*Written task a*: According to the text about the 10th Antiaircraft Artillery Battalion, who was the battalion's first commanding officer?

*Text segment*:
>>
- Active: June 1, 1942 – November 25, 1944;
- Country: United States of America
- Branch: United States Marine Corps
- Type: Air Defense/Coastal Defense
- Size: ~1,100 men
- Engagements: World War II Solomon Islands campaign Battle of Kwajalein

Commanders
- Current commander: N/A
- Notable commanders: Robert Blake (USMC)

= 10th Antiaircraft Artillery Battalion =

United States Marine Corps WWII antiaircraft unit

The 10th Antiaircraft Artillery Battalion (10th AAA Bn) was a United States Marine Corps antiaircraft unit that served during World War II. Formed in 1942 as the 10th Defense Battalion, its original mission was to provide air and coastal defense for advanced naval bases. During the war the battalion took part in combat operations in the Russell Islands and at the Eniwetok. The battalion's tank platoon also saw extensive action on New Georgia and Arundel Island. The battalion was decommissioned before the end of the war on 25 November 1944.

==History==
===Organization===
The 10th Defense Battalion was commissioned on June 1, 1942, at Marine Corps Base San Diego, California. Lieutenant Colonel Robert Blake was the battalion's first commanding officer. At commissioning the battalion consisted of the following elements:
- H&S Battery
- 155mm Artillery Group
- 90mm AA Group
- Special Weapons Group

===Russell Islands===
On August 21, 1942, the battalion embarked on the and sailed for the Territory of Hawaii. They arrived at Pearl Harbor on August 31, 1942, and proceeded to establish themselves at nearby Camp Catlin. Not long for Hawaii, the battalion departed on February 6 on board the and the . After a layover in Espiritu Santo they arrived at the Florida Islands on February 24, 1943. The first echelon of the battalion departed on March 14 for the Russell Islands. The remainder of the battalion arrived by March 28, 1943. "A" Battery was located on Pavuvu while "B" Battery was stationed on Mbanika. Originally the battalion established an SCR-270 radar on a mountain on Mbanika. Problems supplying the radar and moisture caused by cloud cover caused it to be moved to a hill on the northeast portion of the island. During May and June 1943, antiaircraft guns of the 10th Defense Battalion engaged numerous Japanese air raids against the newly constructed airfield on Banika. During this time the Commanding Officer of the 10th Defense Battalion also assumed the responsibilities as the Antiaircraft Commander, Russell Islands and Commander Marine Defense Group Solomons.
<<
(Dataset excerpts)
>>
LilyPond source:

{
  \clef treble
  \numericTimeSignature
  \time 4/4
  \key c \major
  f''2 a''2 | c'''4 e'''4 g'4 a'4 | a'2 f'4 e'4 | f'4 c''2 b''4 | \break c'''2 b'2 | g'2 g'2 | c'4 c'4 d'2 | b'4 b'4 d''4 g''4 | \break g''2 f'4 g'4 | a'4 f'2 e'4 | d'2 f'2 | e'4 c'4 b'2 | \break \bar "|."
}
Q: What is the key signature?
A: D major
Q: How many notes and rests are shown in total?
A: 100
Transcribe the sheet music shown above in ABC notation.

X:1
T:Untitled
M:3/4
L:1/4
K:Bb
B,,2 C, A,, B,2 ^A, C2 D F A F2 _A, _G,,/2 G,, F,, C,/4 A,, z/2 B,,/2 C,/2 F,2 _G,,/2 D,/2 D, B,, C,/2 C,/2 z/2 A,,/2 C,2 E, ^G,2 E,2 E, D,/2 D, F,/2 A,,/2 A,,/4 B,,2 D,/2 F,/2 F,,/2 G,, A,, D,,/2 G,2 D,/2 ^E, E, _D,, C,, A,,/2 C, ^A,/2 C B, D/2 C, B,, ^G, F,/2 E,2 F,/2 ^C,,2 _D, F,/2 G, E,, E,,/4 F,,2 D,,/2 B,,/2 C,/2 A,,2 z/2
<<
*Written task b*: Reproduce every line of the notated music listing above, without any changes.

*Worked answer a*: Lieutenant Colonel Robert Blake was the battalion's first commanding officer.

*Worked answer b*:
LilyPond source:

{
  \clef treble
  \numericTimeSignature
  \time 4/4
  \key c \major
  f''2 a''2 | c'''4 e'''4 g'4 a'4 | a'2 f'4 e'4 | f'4 c''2 b''4 | \break c'''2 b'2 | g'2 g'2 | c'4 c'4 d'2 | b'4 b'4 d''4 g''4 | \break g''2 f'4 g'4 | a'4 f'2 e'4 | d'2 f'2 | e'4 c'4 b'2 | \break \bar "|."
}
Q: What is the key signature?
A: D major
Q: How many notes and rests are shown in total?
A: 100
Transcribe the sheet music shown above in ABC notation.

X:1
T:Untitled
M:3/4
L:1/4
K:Bb
B,,2 C, A,, B,2 ^A, C2 D F A F2 _A, _G,,/2 G,, F,, C,/4 A,, z/2 B,,/2 C,/2 F,2 _G,,/2 D,/2 D, B,, C,/2 C,/2 z/2 A,,/2 C,2 E, ^G,2 E,2 E, D,/2 D, F,/2 A,,/2 A,,/4 B,,2 D,/2 F,/2 F,,/2 G,, A,, D,,/2 G,2 D,/2 ^E, E, _D,, C,, A,,/2 C, ^A,/2 C B, D/2 C, B,, ^G, F,/2 E,2 F,/2 ^C,,2 _D, F,/2 G, E,, E,,/4 F,,2 D,,/2 B,,/2 C,/2 A,,2 z/2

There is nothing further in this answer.